Running a 32-bit operating system on 64-bit hardware is still pretty common. And this problem afflicts ARM as well.

jergason · on April 6, 2012

This is really disappointing. I was hoping to do some stuff with Go on ARM, but it looks like they are not too concerned about this bug.

luser001 · on April 6, 2012

I would run a 32-bit OS (even if the hardware supported 64-bit) if I wanted to squeeze every last bit of usable memory out of a VPS.

derleth · on April 6, 2012

This sounds like precisely the use-case for x32: Running userland programs that only use 32-bit pointers on x86-64 bit hardware in 64-bit mode; you only get to address 4GB of RAM, but your pointers fit two to a register and you have all the x86-64 registers, opcodes, and special hardware.

Sadly, it isn't here yet.

https://sites.google.com/site/x32abi/

http://en.wikipedia.org/wiki/X32_ABI

(To forestall the obvious objection: No, there's no way Torvalds will allow this to re-introduce the 2038 Problem into a new ABI. None.)

Aissen · on April 6, 2012

x32 has been accepted(and merged) for Linux 3.4. Kernel support is here, now it's userspace's turn.

riobard · on April 6, 2012

This is what I thought.

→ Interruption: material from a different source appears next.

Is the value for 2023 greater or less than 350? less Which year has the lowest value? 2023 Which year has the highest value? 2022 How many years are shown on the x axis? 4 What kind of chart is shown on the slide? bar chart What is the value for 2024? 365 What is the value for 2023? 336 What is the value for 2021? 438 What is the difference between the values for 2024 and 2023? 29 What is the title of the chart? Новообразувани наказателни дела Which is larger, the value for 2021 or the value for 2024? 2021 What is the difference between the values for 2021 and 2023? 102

Go is primarily targeted at server-side applications, which are almost exclusively running on 64bit hardware/OS. Memory is so cheap now that it's silly not to have more than 16GB plugged in the chasis.

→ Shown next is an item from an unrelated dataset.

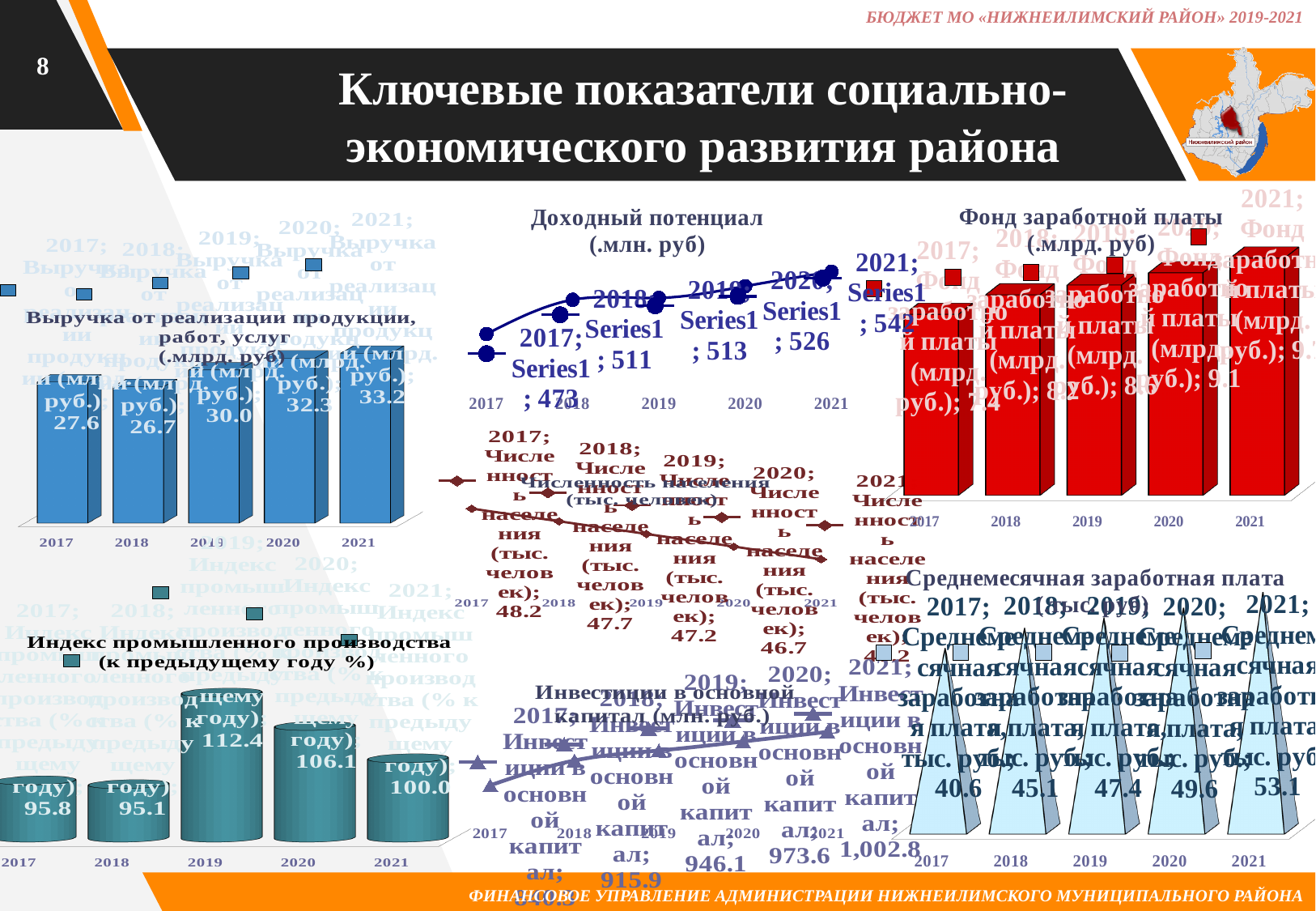
What kind of chart is 'Доходный потенциал (.млн. руб)'? line chart In the chart 'Выручка от реализации продукции, работ, услуг (.млрд. руб)', which year has the lowest value? 2018 In the chart 'Доходный потенциал (.млн. руб)', what is the value for 2017? 473 In the chart 'Доходный потенциал (.млн. руб)', what is the difference between the 2021 and 2017 values? 69 In the chart 'Численность населения (тыс. человек)', what is the value for 2019? 47.2 In the chart 'Численность населения (тыс. человек)', do the values rise or fall from 2017 to 2021? fall In the chart 'Выручка от реализации продукции, работ, услуг (.млрд. руб)', what is the value for 2021? 33.2 In the chart 'Индекс промышленного производства (к предыдущему году %)', which year has the highest value? 2019 In the chart 'Индекс промышленного производства (к предыдущему году %)', what is the value for 2020? 106.1 In the chart 'Инвестиции в основной капитал (млн. руб.)', what is the value for 2021? 1,002.8 In the chart 'Среднемесячная заработная плата, тыс. руб.', what is the value for 2018? 45.1 In the chart 'Среднемесячная заработная плата, тыс. руб.', how many years are shown? 5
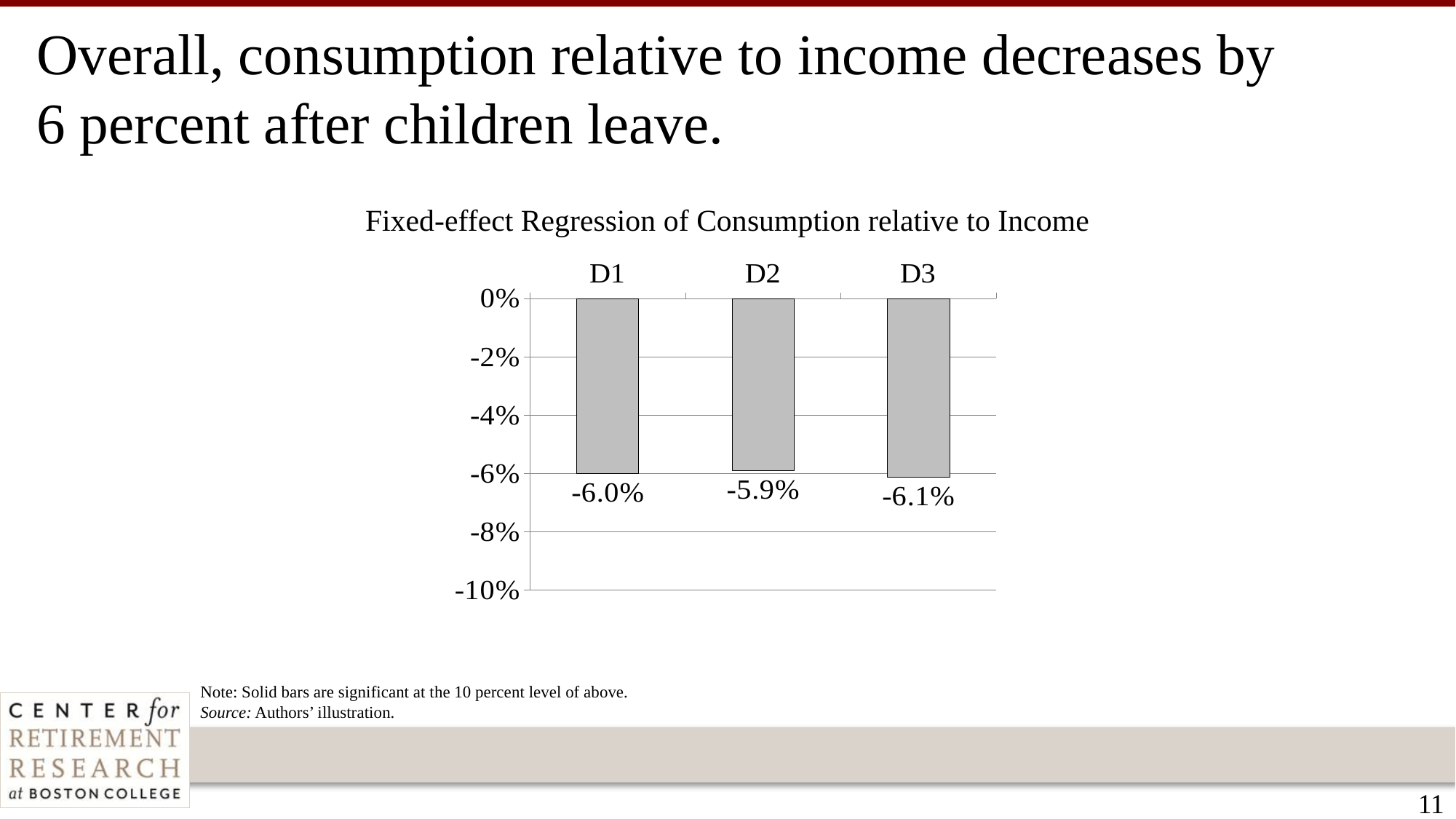
What is the value for D3? -6.1% Is the value for D1 greater or less than -4%? less What is the value for D2? -5.9% What is the difference between the values for D2 and D3? 0.2 percentage points What is the difference between the values for D3 and D1? 0.1 percentage points Which category has the highest (least negative) value? D2 Which category has the lowest (most negative) value? D3 What is the title of the chart? Fixed-effect Regression of Consumption relative to Income What kind of chart is shown on the slide? bar chart What is the value for D1? -6.0% Which is larger, the value for D2 or the value for D3? D2 How many categories are shown in the chart? 3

Then I realized there are many small VPS/EC2 instances with <1GB memory (I have two right now running on 64bit) and there are people who try to squeeze every last bit out of them by going 32bit...

Avshalom · on April 6, 2012

I addition to arm and 32bit OSs, you're going to run into a lot of 32 bit hardware if you try to distribute a program written in Go to the masses (or at all really). I'm using some now.

masklinn · on April 6, 2012

Yeah, who's ever heard of those ARM things?